Clarice chorava cabisbaixa enquanto eu a segurava pelas laterais dos braços de uma forma nada suave e depois parecia apontar o dedo na sua cara. E justamente no momento que estávamos prestes a nos abraçar, o vídeo acabava. Dando a entender que eu estava sendo uma verdadeira filha da puta enquanto Clara, coitada, estava chorando encolhida e amedrontada.
– Eu não esperava isso de você, Val.
– Você não está pensando que eu sou abusiva com a Clarice, está? Theo… esse vídeo está fora do contexto.
– Eu estou confuso. Muito confuso. Eu quero acreditar que não há nada de errado, mas se não estivesse, a Clara não estaria mal agora.
De repente todos os meus questionamentos sobre a origem do vídeo e como foi parar na mão do Theo se tornaram insignificantes. Só havia uma única preocupação possível:
– Mal? O que aconteceu com a Clara? Por que ela não está bem?
– Não se preocupe. É “normal” – ele fez aspas com as mãos, – ela agir assim quando precisa de uma válvula de escape. A questão é: por que ela precisa de uma válvula de escape? O que está acontecendo? Eu não acho que isso seja só por causa do Luís. Ela já não fazia isso antes mesmo de eu me mudar.
– Isso o que? O que está acontecendo? Onde ela está? Eu quero ver a Clara!
– A Clarice irá me matar se eu te contar… apesar dessa situação confusa, você ainda é a namorada dela e não acho que ela vai querer que veja isso. É melhor voltar amanhã ou outro dia.
– Isso não vai acontecer. Você não vai me impedir de ver a minha namorada. Eu mato você.
– Você ainda não se explicou, – ele cruzou os braços. – Eu não vou deixar você subir sem antes entender o que está passando com vocês duas. E não venha dizer que não é nada demais, ela confessou que você já bateu nela por “ter feito algo que não gostou”. Fora as marcas no pescoço e os hematomas nos braços.
Eu raramente sinto meu rosto corar, mas dessa vez foi inevitável. Sem dúvidas Clarice estava pequena, somente isso para explicar tamanha confusão com seus amigos. Que situação… que situação!
– Você entendeu tudo errado. Não é nada disso que está pensando… acredite em mim. Eu nunca faria algo para machucar a Clarice. Eu a amo e você sabe disso. Vocês confundiram as coisas, eu não estava agredindo a Clara… nós estávamos…
Por que eu sentia como uma adolescente confessando para o sogro que levou a filha dele para cama?
– Estávamos… fazendo… coisas de casal.
– Coisas de casal? Oh… Oh! Meu deus… você fez aquilo no pescoço dela de propósito?
– Mais ou menos.
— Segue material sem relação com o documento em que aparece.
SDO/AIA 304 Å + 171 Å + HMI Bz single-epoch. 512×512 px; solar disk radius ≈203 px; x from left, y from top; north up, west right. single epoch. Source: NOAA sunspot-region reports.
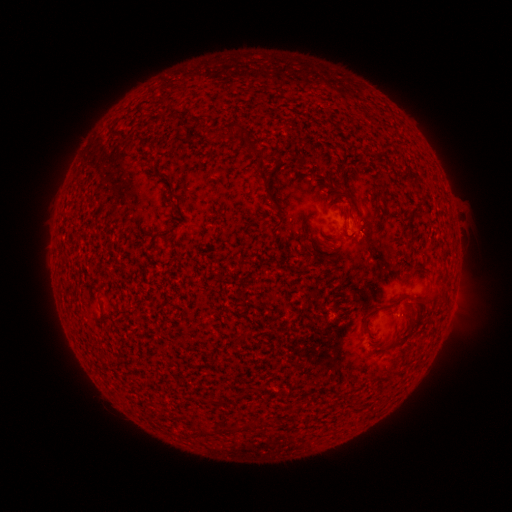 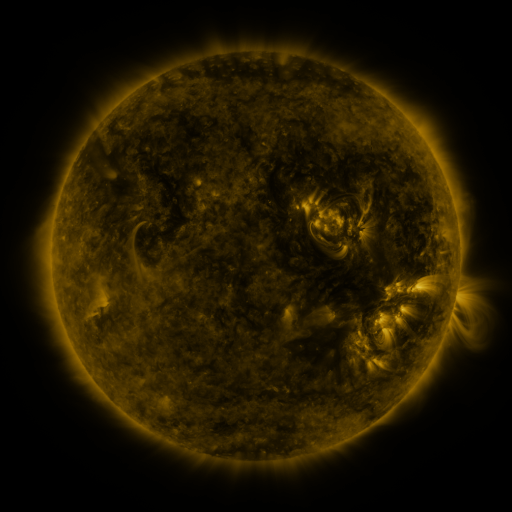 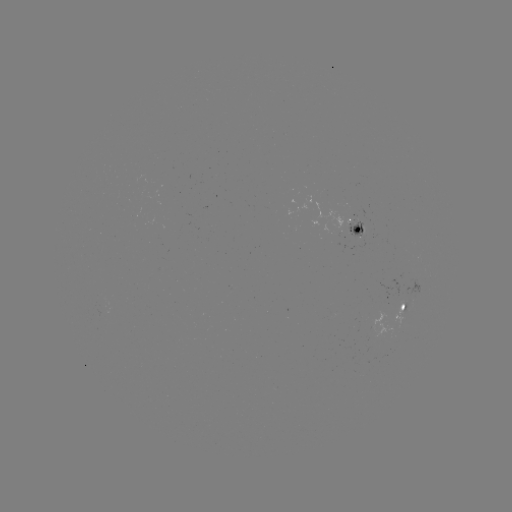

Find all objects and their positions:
spotted active region: (361, 229)
spotted active region: (402, 306)
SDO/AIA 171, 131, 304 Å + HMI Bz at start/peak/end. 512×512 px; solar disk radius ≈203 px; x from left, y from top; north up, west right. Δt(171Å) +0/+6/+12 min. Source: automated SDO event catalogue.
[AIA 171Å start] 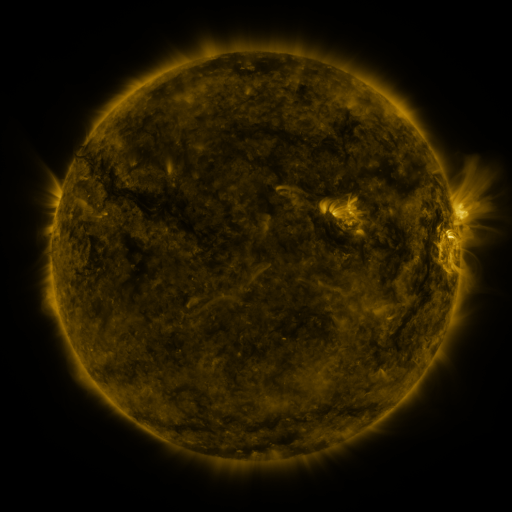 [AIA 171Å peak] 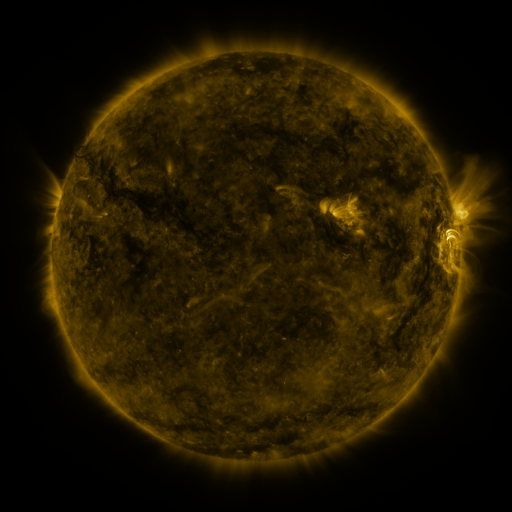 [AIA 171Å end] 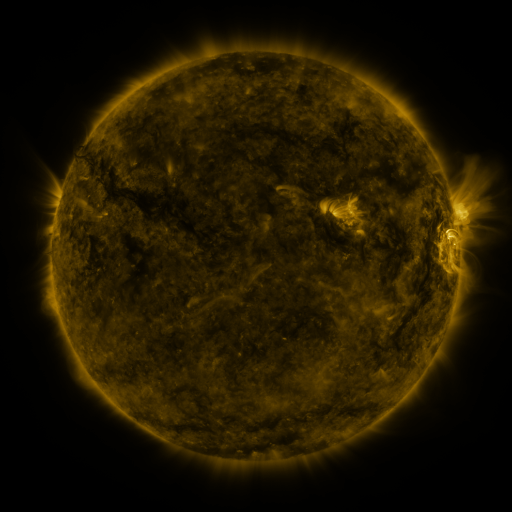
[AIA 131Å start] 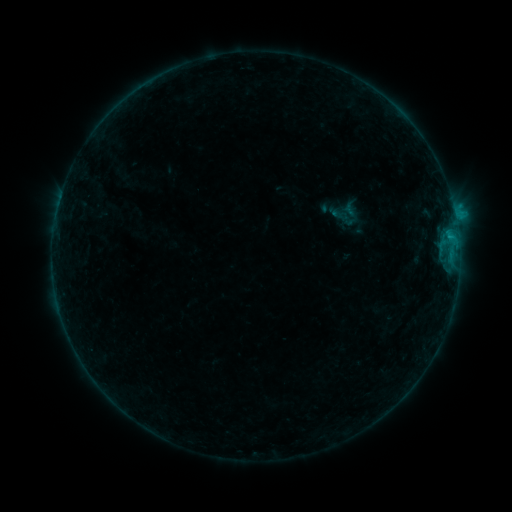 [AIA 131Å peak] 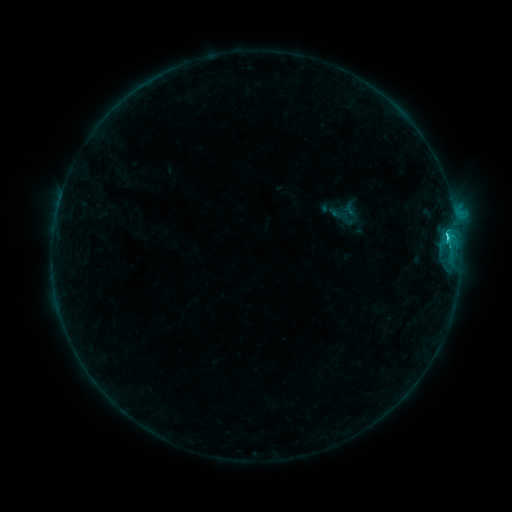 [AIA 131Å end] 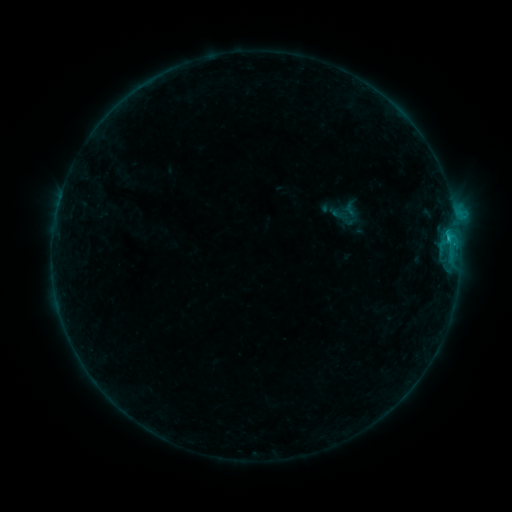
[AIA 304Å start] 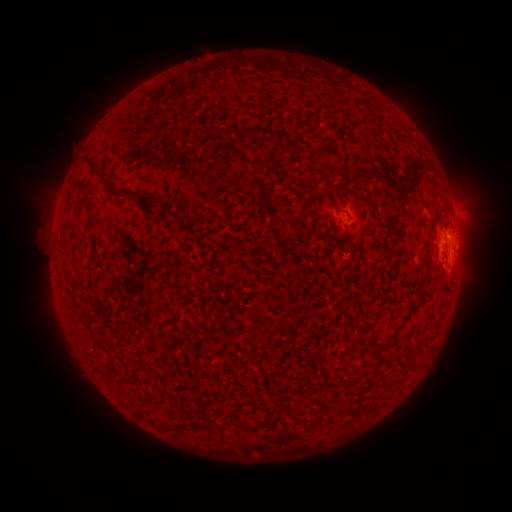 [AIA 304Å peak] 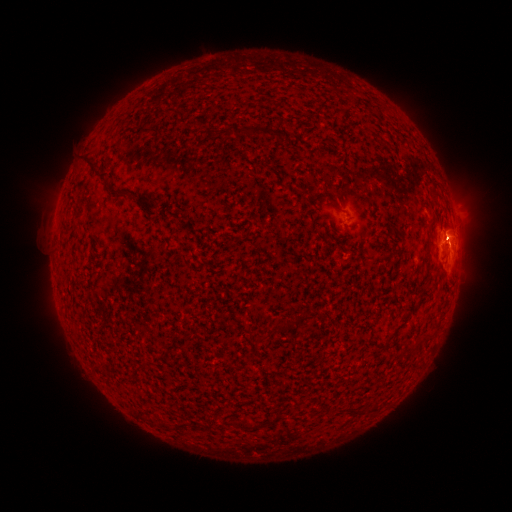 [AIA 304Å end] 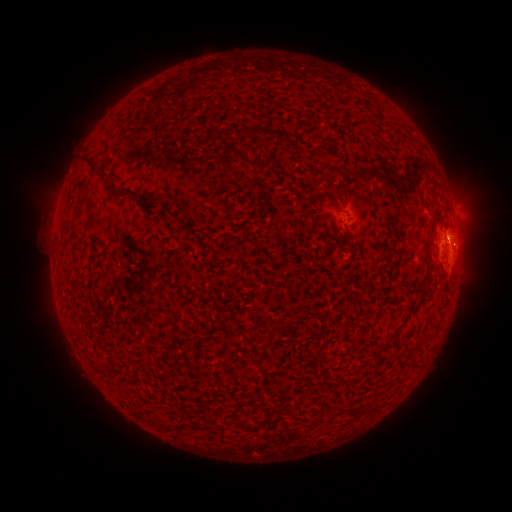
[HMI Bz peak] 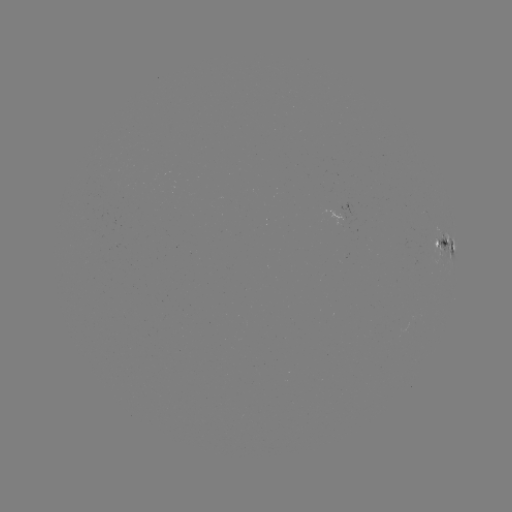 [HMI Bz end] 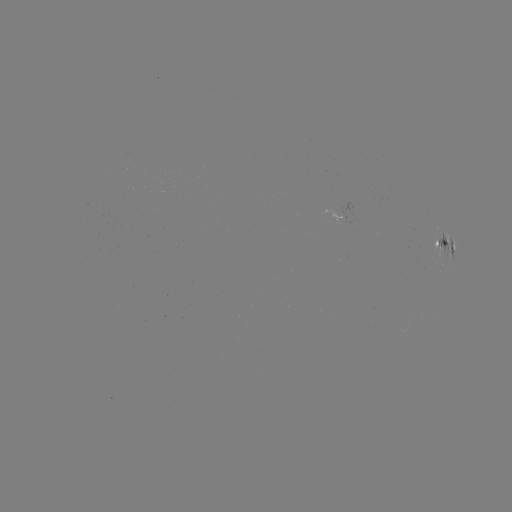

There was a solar flare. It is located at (446, 237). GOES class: C1.4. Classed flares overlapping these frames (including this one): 1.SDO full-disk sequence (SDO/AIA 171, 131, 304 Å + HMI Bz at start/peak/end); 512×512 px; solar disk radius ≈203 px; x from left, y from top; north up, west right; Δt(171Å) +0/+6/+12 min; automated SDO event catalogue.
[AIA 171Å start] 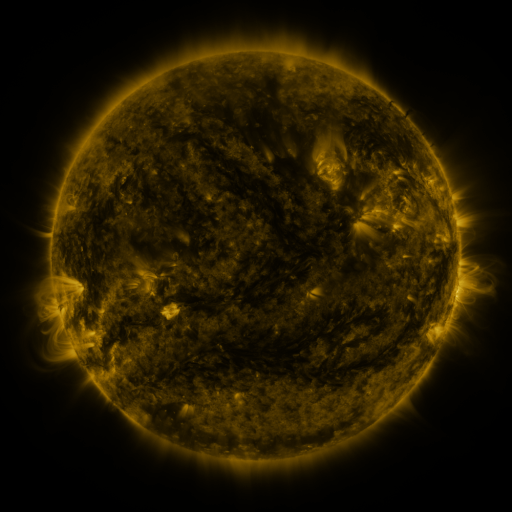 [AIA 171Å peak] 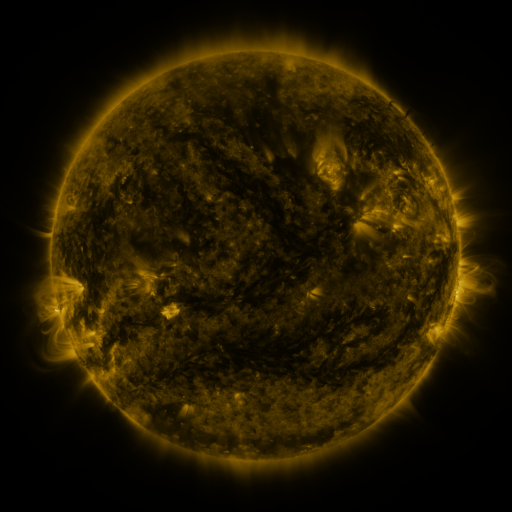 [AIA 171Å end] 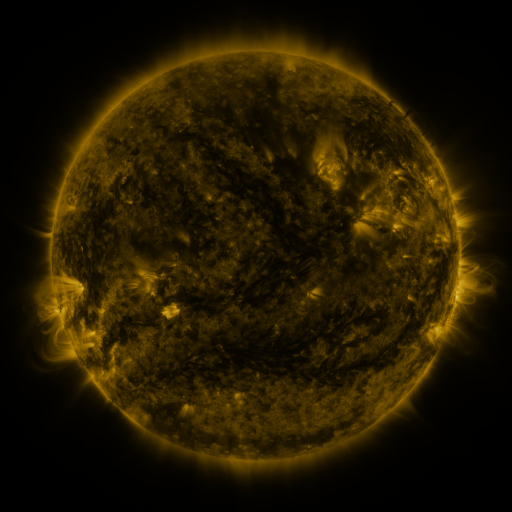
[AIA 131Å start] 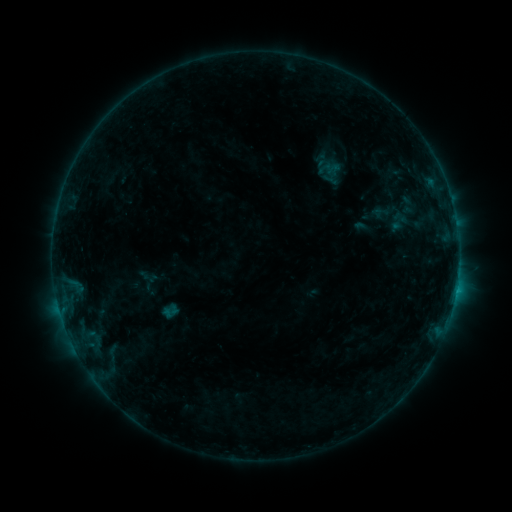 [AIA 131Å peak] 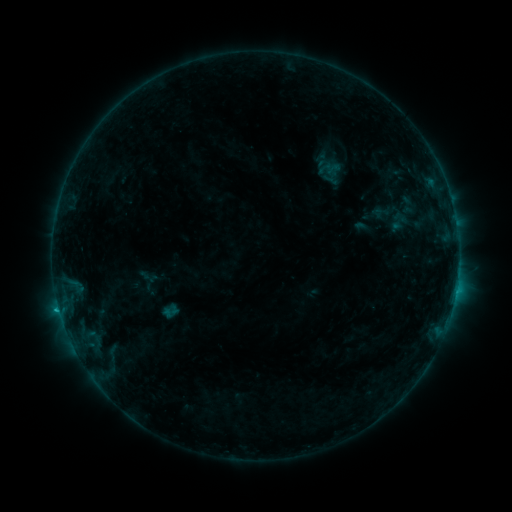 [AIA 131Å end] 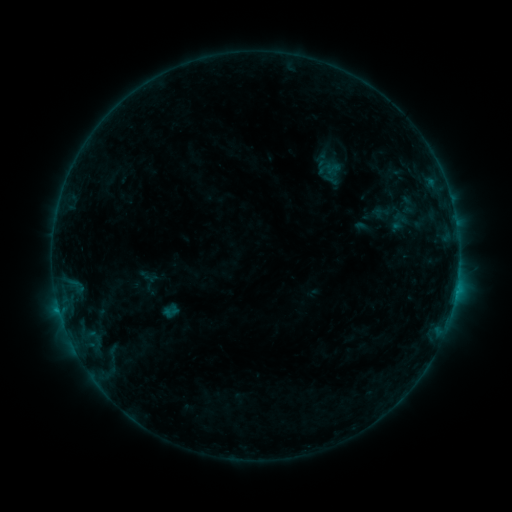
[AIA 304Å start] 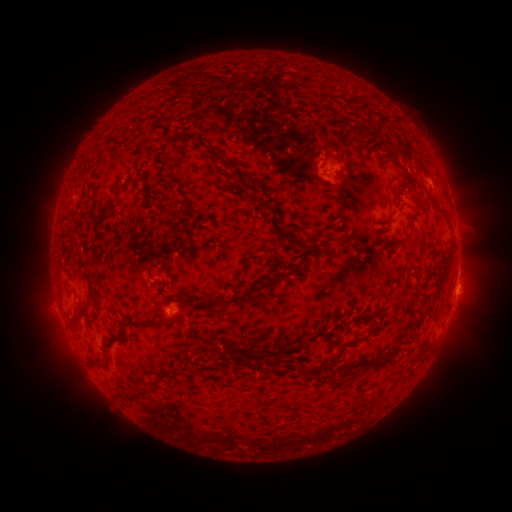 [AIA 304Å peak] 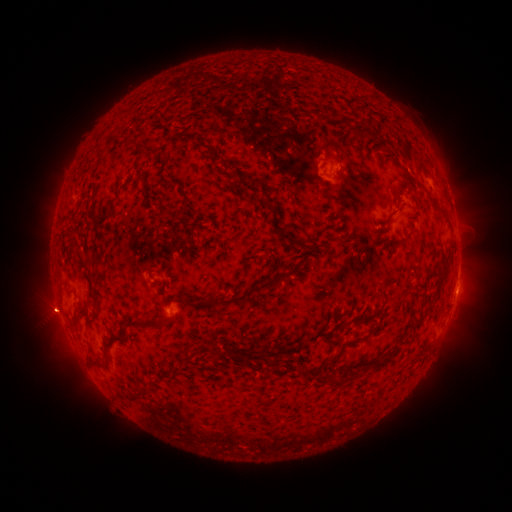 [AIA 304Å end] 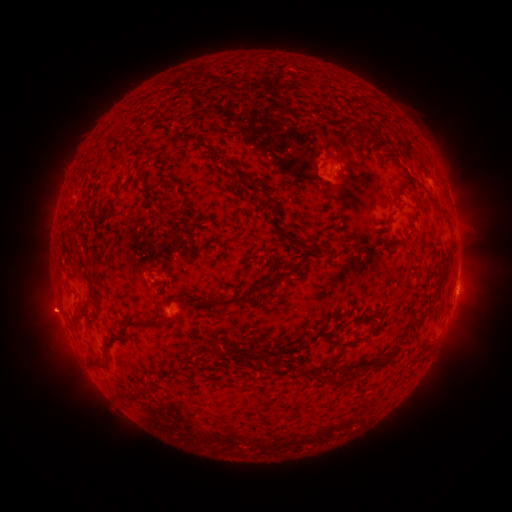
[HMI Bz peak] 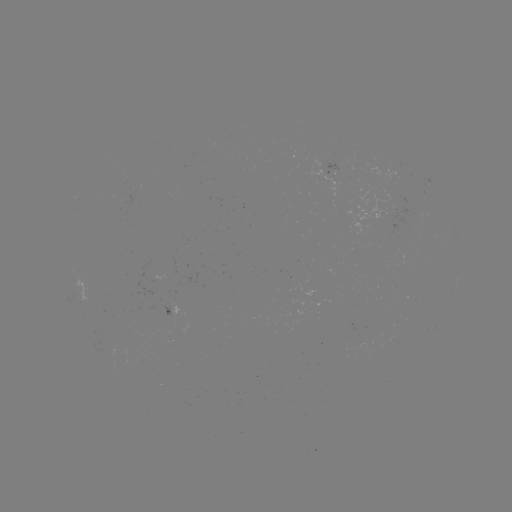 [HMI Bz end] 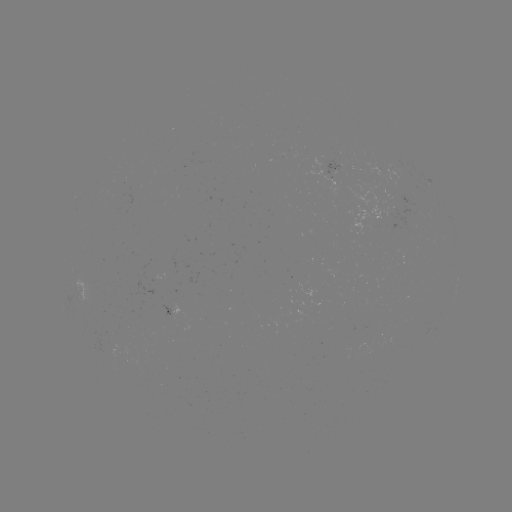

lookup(B7.0 flare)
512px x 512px (60, 302)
Não foi intencional, Clara que é muito branca e fica marcada por qualquer coisa… o que explica todo o resto. E sobre o vídeo, por incrível que pareça, eu estava a consolando. Você a encontrou depois disso e ela não estava chorando desesperada como no vídeo, foi por causa das minhas palavras um pouco mais duras. Você me conhece, Theo.
Ela respirou fundo. – Conheço, por isso consigo acreditar em você…, mas ainda acho melhor voltar amanhã.
– Você só pode estar brincando?! Eu não vou sair daqui sem ver a Clarice.
– Ela vai querer nos matar…
– E você tem medo de alguém de um metro e meio? É melhor me levar lá agora ou eu vou fazer um barraco do tamanho que nunca viu.
– Vindo de você isso é preocupante, – Theo olhou para o celular na mão e fez um sinal com a mão para esperar. – Oi? Ah, meu deus! Tá, calma. Nós estamos subindo – ele desligou a chamada e pela sua cara pálida, não era algo bom.
– O que foi?
– O nariz da Clara está sangrando.
De certa forma eu não estava surpresa. Com a intenção de proteger a Clarice, os seus amigos a colocaram sob estresse e enquanto sua anemia não estiver totalmente sob controle, seu emocional iria desencadear sangramentos. Conseguindo estancar, está tudo bem. Problema seria se não fosse possível parar o sangramento.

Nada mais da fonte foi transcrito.